What is asked ▸
Return every line in the entries below that contains the word "wall", unchanged.

Entries provided ▸
● ● ● ● ● ● ●

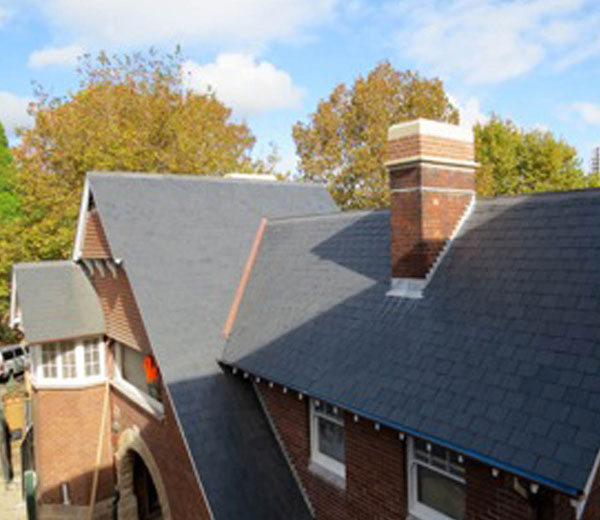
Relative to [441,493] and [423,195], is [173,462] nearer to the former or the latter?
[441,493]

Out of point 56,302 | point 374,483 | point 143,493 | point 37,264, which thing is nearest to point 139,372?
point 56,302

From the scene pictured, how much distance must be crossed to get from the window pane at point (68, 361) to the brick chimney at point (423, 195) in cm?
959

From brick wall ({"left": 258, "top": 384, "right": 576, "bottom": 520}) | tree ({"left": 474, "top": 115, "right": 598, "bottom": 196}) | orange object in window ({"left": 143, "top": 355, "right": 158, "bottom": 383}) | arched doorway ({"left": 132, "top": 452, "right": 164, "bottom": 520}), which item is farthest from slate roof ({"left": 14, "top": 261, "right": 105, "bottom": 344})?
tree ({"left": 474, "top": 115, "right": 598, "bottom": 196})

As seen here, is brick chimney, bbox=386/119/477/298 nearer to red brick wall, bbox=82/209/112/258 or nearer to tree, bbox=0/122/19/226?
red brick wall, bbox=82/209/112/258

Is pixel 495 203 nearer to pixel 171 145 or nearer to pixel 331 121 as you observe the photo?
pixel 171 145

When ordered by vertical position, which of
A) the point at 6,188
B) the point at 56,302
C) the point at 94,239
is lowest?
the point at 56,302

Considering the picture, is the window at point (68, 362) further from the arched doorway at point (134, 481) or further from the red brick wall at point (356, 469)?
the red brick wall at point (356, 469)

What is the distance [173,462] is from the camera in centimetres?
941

● ● ● ● ● ● ●

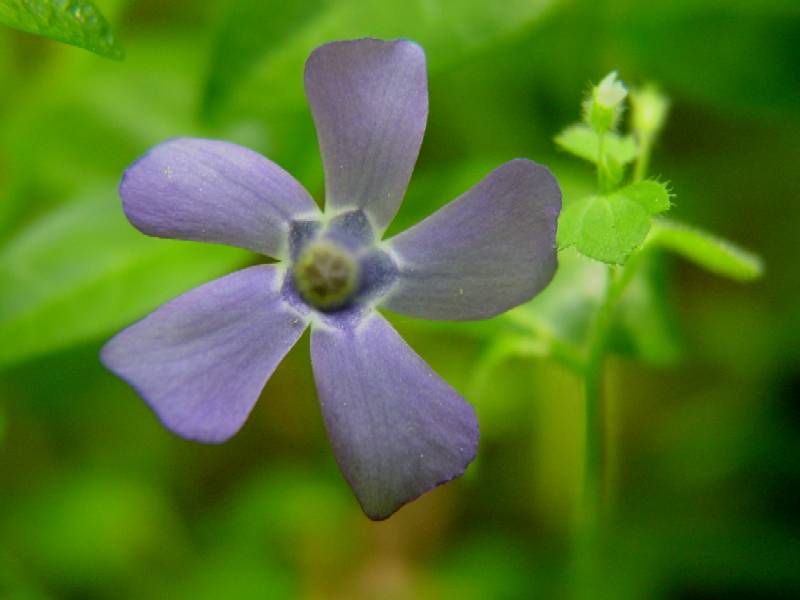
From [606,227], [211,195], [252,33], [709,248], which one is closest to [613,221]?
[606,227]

● ● ● ● ● ● ●

Solved exercise ▸
From brick wall ({"left": 258, "top": 384, "right": 576, "bottom": 520}) | tree ({"left": 474, "top": 115, "right": 598, "bottom": 196}) | orange object in window ({"left": 143, "top": 355, "right": 158, "bottom": 383}) | arched doorway ({"left": 132, "top": 452, "right": 164, "bottom": 520}), which item is farthest from slate roof ({"left": 14, "top": 261, "right": 105, "bottom": 344})?
As seen here, is brick chimney, bbox=386/119/477/298 nearer to red brick wall, bbox=82/209/112/258 or nearer to tree, bbox=0/122/19/226?
red brick wall, bbox=82/209/112/258
Considering the picture, is the window at point (68, 362) further from the arched doorway at point (134, 481) or further from the red brick wall at point (356, 469)?
the red brick wall at point (356, 469)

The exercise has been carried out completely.